Stored data entries
--

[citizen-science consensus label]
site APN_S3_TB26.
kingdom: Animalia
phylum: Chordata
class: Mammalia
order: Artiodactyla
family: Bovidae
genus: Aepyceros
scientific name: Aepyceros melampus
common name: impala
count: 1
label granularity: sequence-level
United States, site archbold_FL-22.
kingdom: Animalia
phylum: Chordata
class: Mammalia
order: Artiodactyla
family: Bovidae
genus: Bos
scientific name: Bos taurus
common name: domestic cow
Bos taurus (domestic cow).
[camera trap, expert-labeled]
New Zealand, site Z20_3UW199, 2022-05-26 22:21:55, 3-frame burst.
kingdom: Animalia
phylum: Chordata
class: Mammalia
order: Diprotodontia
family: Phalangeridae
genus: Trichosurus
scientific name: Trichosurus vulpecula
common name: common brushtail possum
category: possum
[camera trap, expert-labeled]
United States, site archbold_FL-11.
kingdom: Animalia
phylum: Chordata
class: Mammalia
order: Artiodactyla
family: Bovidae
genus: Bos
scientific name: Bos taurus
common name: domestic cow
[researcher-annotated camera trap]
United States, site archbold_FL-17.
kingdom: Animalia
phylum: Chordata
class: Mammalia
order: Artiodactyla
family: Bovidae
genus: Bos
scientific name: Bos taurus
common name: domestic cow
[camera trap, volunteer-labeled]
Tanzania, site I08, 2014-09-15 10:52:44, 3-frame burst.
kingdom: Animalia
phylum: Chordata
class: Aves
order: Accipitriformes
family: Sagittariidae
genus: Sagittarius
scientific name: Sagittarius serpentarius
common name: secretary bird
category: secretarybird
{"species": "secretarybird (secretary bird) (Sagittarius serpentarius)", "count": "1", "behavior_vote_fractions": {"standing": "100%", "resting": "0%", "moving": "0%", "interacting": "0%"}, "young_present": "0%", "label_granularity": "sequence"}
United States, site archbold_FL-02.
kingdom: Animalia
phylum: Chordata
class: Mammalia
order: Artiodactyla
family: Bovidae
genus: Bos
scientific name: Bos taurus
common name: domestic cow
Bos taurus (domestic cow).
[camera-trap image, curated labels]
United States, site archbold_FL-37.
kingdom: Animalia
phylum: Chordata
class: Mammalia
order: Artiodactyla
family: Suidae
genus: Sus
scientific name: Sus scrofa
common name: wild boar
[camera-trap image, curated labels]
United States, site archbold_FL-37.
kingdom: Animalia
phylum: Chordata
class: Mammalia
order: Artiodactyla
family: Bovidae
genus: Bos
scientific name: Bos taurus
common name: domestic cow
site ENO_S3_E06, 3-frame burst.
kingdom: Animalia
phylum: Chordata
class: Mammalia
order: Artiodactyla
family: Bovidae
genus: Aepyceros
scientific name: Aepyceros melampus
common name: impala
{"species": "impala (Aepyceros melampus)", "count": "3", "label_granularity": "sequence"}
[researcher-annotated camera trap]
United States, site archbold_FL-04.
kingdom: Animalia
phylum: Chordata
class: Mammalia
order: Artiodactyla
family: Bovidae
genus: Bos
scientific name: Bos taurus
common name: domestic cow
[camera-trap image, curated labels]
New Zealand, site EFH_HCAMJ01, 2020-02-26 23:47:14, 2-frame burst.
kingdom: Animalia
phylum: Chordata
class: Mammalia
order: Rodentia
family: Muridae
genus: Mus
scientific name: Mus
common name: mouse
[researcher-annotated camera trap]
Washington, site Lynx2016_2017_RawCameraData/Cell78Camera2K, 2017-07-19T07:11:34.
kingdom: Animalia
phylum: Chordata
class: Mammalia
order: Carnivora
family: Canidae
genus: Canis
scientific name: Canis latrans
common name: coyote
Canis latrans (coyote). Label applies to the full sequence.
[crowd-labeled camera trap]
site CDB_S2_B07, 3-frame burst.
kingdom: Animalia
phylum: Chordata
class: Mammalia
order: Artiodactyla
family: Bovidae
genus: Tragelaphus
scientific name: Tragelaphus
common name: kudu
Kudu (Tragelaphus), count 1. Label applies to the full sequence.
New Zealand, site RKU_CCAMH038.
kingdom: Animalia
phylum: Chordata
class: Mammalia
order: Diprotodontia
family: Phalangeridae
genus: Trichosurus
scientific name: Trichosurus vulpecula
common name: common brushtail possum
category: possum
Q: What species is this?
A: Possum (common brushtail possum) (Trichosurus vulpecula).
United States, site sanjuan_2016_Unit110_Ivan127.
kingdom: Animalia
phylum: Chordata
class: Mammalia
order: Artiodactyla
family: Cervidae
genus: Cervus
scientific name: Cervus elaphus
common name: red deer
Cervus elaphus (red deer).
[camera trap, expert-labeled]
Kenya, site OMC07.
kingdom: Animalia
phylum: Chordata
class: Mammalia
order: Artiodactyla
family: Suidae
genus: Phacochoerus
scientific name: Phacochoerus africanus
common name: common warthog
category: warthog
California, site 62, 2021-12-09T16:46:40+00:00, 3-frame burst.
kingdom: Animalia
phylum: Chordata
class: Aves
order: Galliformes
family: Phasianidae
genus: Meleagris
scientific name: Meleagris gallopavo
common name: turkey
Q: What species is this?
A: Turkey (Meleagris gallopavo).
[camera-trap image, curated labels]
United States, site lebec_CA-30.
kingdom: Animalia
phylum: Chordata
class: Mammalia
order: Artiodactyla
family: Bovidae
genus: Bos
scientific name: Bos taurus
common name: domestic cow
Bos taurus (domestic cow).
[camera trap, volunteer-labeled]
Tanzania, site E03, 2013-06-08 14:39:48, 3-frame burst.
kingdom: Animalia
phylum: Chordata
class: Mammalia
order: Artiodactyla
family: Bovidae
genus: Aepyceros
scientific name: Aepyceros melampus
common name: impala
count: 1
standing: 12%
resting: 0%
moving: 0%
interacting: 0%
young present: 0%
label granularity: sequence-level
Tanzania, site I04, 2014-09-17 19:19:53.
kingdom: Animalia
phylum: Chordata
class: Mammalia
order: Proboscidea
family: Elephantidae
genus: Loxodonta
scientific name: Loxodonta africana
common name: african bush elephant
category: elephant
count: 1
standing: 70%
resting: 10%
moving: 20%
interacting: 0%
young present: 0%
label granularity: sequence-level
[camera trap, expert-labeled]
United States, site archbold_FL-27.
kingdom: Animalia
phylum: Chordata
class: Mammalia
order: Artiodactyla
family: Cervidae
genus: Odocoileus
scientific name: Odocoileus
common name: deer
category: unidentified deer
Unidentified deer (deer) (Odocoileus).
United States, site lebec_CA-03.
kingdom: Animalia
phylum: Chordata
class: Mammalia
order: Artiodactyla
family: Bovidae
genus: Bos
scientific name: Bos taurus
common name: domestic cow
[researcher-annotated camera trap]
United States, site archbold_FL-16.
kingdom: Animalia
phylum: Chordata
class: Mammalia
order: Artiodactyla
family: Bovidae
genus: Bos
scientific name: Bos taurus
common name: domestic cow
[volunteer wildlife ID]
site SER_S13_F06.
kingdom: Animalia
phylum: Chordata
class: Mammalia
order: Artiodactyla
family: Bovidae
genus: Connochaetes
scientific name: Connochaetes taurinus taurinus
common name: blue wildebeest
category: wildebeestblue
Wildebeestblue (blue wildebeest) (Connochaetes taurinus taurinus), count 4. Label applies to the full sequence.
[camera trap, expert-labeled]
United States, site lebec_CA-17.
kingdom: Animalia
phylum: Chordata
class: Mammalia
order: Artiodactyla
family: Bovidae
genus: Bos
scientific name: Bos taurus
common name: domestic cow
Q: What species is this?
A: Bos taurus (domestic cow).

--

Goal of the exercise –
The answer must be every line of the entries that includes the word "resting".

Result of the exercise –
{"species": "secretarybird (secretary bird) (Sagittarius serpentarius)", "count": "1", "behavior_vote_fractions": {"standing": "100%", "resting": "0%", "moving": "0%", "interacting": "0%"}, "young_present": "0%", "label_granularity": "sequence"}
resting: 0%
resting: 10%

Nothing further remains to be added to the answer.